Photoluminescence excitation spectroscopy studies

We observed photoluminescence (PL) emission (at energies corresponding to band-to-band recombination[13]) when the excitation photon energy was well below the bandgap (E ) of the CIGS absorbers. Therefore, the likely mechanism is carrier generation from the valence band (VB) into defect states near the conduction band (CB), as illustrated in the inset of Fig. 1(a). To characterize the defect states, we measured the sub-bandgap excitation spectra shown in Fig. 1. These data were measured by integrating PL emission spectra measured with different excitation wavelengths. Within each excitation spectrum the photon flux at different excitation wavelengths was kept the same and the integration time was constant. The excitation spectra (solid black circles) were fit using a model of two Gaussians, and the black solid lines in Fig. 1 show the sum of the components (labeled (1) and (2) in the inset in Fig. 1(a)). The spectrum of the higher-energy Gaussian component (2) rises with a slope determined by the magnitude of the band-edge potential fluctuations[13]. In addition, we observe a broad spectrum up to 200 meV below the E , labeled (1). Such spectral features cannot be attributed to band tails, potential, or electrostatic fluctuations, and we ascribe them to a defect band. We determined the energetic distance from the band edge to be 125–155 meV (these numbers are similar for both the low-E and high-E samples). The full width at half maximum (FWHM) of the defect band was found to be 45–50 meV for the low-E samples (Fig. 1(a) and (b)) and FWHM = 85 meV for the high-E sample (Fig. 1 (c)).
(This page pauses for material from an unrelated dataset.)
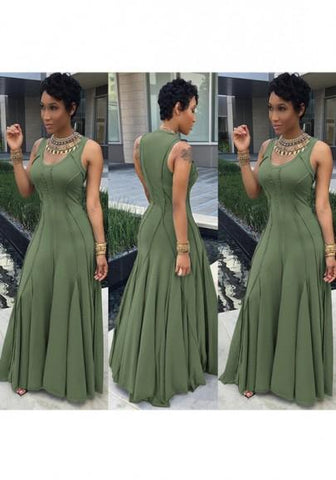Army Green Plain Pleated Round Neck Big Swing Plus Size Prom Maxi Dress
The similar energy of the defect band in the low-E and high-E samples suggests that the defects observed with excitation spectroscopy are not directly related to the Ga-composition, which is varied to change the band gap in the CIGS absorbers. Similarly, the untreated and KF-treated samples, Fig. 1(a) and (b) respectively, showed very similar behavior, suggesting that the observed defect states were unaffected by the KF-treatment.

Figure 1

Integrated PL emission intensity as a function of excitation photon energy for three CIGS samples: (a) low-E , (b) low-E treated with KF, and (c) high-E . Inset in (a) shows the model of states (1) and (2) used to fit the sub-bandgap excitation spectroscopy data. Inset in (b) shows a PL emission spectrum measured at 300 K for the KF-treated low-E sample. Solid lines in (a)–(c) show fits to the data. Pink curves indicate fits to the near-bandgap PL tails described in ref.[13], corresponding to process (2) in the inset in (a), and orange curves show Gaussian fits to the sub-bandgap feature, process (1). Solid black lines show the sum of Gaussians (1) and (2). The temperature was 300 K.

The excitation spectra are very different from the emission spectra in[13], where only the band tails were observed. Deep defects similar to those in Fig. 1 have been observed with PL emission spectroscopy in epitaxially grown ternary CuInSe2 and CuGaSe2 absorbers, but not for quaternary CIGS compositions[14]. This comparison suggests that with the direct excitation of the defect states it is possible to obtain more detailed defect spectral characteristics in materials where compositional inhomogeneties create electronic band tails and fluctuations.

First-principles calculations

We here revisit the divacancy defect model of ref.[12], using bandgap-corrected GW calculations. Within the present approach (see ref.[15] for details), the bandgap of CuInSe2 is obtained as 1.05 eV. According to ref.[12], the defect states induced by the divacancy result from formation of a bonding (a symmetry) and an antibonding (b symmetry) state of the dangling bonds of the two In atoms neighboring the vacant Se site. In p-type CuInSe2, the divacancy assumes the positive charge state in equilibrium. For this state, Fig. 2 shows the local density of states (DOS) obtained by projection onto an empty sphere centered between the In neighbors. Due to its energetic position as a resonance around 0.7 eV above the conduction band minimum (CBM), the defect states hybridize with conduction band states originating from surrounding atoms. This hybridization creates an energy distribution reaching as far as 0.20 eV into the bandgap, much deeper than the binding energy expected for a perfectly shallow effective mass donor (typically less than 10 meV). Thus, we conclude that the divacancy defect could explain the observed sub-bandgap absorption.

Figure 2

(a) Local density of states induced by the V Se-V Cu divacancy pair in CuInSe2. The blue and red lines show the s- and p-like contributions within an empty sphere, respectively, corresponding to the a and b symmetries (bonding and anti-bonding states) of the defect. The shaded area marks the bandgap of the defect-free matrix, and the vertical dashed line marks the energy of the lowest unoccupied state in the defect system. (b) Same data on log scale, highlighting the sub-gap DOS created by the hybridization between the defect and surrounding conduction band states.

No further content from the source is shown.